Mohamed: The bill is on the federal level?

Lee: It will be a federal bill. It’s not a bill yet. It’s a draft at this stage. We don’t have any sponsors yet. We are not expecting this to happen in a year. This will likely take a few years. But you know, hopefully next year we’ll have some sponsors and there will be a bill number. But right now, it’s just a draft. 

Mohamed: That’s awesome. Hope you can get it off the ground and get it passed. It’s based on great intentions, and I hope it works. Our last question is, what makes you proud of VisionServe and what makes you proud to work there?

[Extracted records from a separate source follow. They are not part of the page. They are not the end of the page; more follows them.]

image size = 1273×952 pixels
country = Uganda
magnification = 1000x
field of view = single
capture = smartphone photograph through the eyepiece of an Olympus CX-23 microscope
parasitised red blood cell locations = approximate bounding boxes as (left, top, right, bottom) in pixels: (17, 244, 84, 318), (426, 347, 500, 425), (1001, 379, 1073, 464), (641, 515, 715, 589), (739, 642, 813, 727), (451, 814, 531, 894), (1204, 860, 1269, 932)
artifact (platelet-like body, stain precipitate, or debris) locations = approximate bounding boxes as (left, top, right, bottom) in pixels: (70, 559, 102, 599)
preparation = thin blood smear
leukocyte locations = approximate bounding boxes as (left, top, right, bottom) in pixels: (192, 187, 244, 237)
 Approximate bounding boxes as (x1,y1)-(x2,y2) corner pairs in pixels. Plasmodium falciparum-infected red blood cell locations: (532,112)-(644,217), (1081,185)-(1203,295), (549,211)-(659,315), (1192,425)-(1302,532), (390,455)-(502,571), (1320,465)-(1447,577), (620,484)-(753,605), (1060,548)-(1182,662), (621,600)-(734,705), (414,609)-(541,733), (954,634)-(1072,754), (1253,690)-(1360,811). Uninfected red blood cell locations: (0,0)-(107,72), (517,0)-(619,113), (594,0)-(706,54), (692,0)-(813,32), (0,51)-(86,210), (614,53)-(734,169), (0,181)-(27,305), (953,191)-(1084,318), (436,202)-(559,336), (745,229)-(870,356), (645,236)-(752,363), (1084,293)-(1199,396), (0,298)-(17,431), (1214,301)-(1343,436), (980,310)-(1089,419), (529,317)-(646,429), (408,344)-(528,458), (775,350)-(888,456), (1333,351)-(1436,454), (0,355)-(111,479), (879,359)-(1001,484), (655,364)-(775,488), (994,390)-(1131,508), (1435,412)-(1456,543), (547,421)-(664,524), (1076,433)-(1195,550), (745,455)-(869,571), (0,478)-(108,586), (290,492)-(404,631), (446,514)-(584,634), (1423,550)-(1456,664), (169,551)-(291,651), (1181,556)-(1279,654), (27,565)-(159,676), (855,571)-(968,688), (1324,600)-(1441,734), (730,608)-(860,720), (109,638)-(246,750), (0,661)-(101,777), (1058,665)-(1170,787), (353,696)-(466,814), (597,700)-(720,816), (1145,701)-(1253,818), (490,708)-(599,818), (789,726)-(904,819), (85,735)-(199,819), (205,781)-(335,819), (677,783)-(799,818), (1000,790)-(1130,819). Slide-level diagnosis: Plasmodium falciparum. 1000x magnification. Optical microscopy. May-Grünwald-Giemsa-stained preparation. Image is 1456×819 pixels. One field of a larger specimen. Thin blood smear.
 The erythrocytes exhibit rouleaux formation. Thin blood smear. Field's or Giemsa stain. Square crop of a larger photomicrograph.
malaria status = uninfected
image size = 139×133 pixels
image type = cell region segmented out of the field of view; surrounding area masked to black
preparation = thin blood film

Lee: I think we are genuine at VisionServe Alliance: what you see is what you get. We are all partners in this area. This is really a great model or example of networking leadership in action. And we are doing things that matter. We’re making progress, we’re getting things done. And for the most part, it’s people volunteering their time to participate in this because they care so much about the blindness community and opportunities for people who are blind and visually impaired. There’s very little competition. There’s no shallowness. I don’t feel like I deal with the typical workplace issues. Everybody who’s involved in this, they’re there because they want to, and they’re contributing what they have and together we’re making a difference.

Thank you, Lee, for taking the time to virtually sit down with me and share your professional, and personal story. I also want to thank you for all the work you’ve done with VisionServe Alliance, and the work you and VisionServe will continue to do for the blind and low vision community.